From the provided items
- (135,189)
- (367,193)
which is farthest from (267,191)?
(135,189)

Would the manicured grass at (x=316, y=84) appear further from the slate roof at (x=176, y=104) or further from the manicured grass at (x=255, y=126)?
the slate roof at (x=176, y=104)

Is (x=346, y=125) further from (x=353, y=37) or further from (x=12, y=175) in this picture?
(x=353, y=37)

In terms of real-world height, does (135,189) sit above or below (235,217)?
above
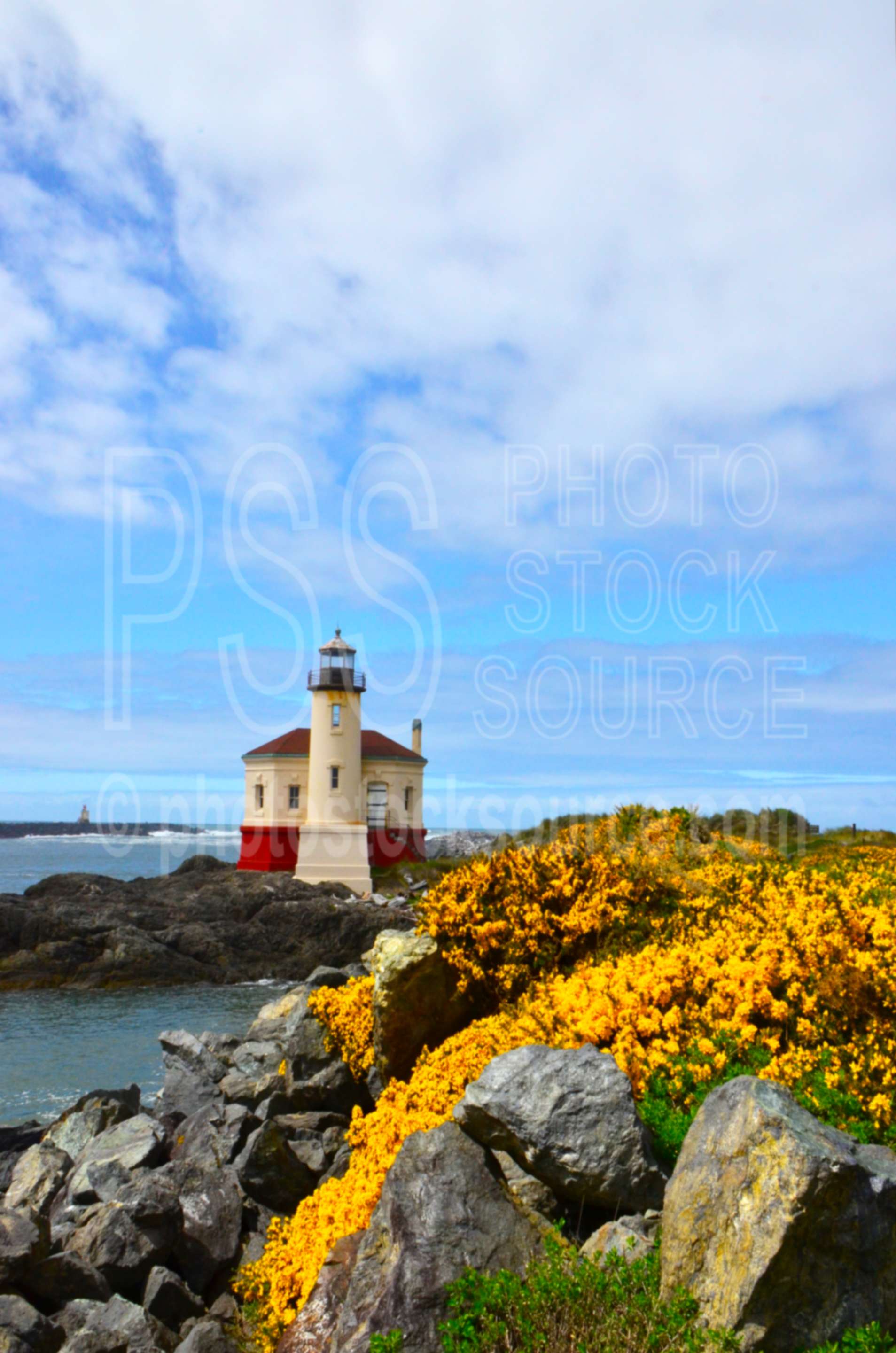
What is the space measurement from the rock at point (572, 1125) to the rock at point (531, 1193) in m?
0.04

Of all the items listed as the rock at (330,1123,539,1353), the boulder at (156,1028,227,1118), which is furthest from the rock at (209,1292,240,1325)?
the boulder at (156,1028,227,1118)

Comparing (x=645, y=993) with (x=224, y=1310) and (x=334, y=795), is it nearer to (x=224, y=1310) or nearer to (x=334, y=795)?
(x=224, y=1310)

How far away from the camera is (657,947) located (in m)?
10.3

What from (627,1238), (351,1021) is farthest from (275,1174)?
(627,1238)

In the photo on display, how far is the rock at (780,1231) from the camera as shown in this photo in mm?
5047

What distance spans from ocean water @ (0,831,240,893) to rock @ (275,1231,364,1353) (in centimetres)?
4613

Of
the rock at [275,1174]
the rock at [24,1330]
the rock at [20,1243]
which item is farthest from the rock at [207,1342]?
the rock at [275,1174]

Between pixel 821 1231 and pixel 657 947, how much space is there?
16.8 feet

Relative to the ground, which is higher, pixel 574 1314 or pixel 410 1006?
pixel 410 1006

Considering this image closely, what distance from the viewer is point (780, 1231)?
5.00 metres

* * * * * * *

▶ **What the task requires**:
Could you rewrite all of these items with "manicured grass" changed to "trimmed lawn" and everything else left as is, leaving out the pictures?

▶ **Response below**:
From the provided items
- (135,189)
- (367,193)
which is farthest from (267,191)?
(135,189)

Would the trimmed lawn at (x=316, y=84) appear further from the slate roof at (x=176, y=104) or further from the trimmed lawn at (x=255, y=126)?
the slate roof at (x=176, y=104)

Is (x=346, y=125) further from (x=353, y=37) or further from (x=12, y=175) in this picture?
(x=353, y=37)

In terms of real-world height, does (135,189) sit above or below (235,217)?
above
What is the space measurement from the rock at point (572, 1125) to the rock at point (531, 1193) in m?
0.04

Of all the items listed as the rock at (330,1123,539,1353), the boulder at (156,1028,227,1118), which is furthest from the rock at (209,1292,240,1325)?
the boulder at (156,1028,227,1118)

Comparing (x=645, y=993) with (x=224, y=1310) and (x=334, y=795), is it nearer to (x=224, y=1310) or nearer to (x=334, y=795)?
(x=224, y=1310)

How far away from the camera is (657,947) located (in m)?
10.3

What from (627,1238), (351,1021) is farthest from (275,1174)?
(627,1238)

In the photo on display, how far is the rock at (780,1231) from the camera as shown in this photo in mm?
5047

What distance spans from ocean water @ (0,831,240,893) to rock @ (275,1231,364,1353) (in centimetres)?
4613

Of
the rock at [275,1174]
the rock at [24,1330]
the rock at [20,1243]
which item is farthest from the rock at [207,1342]?
the rock at [275,1174]

Between pixel 821 1231 and pixel 657 947, how much space is there?
16.8 feet

Relative to the ground, which is higher, pixel 574 1314 or pixel 410 1006?
pixel 410 1006

Considering this image closely, what distance from the viewer is point (780, 1231)?
5.00 metres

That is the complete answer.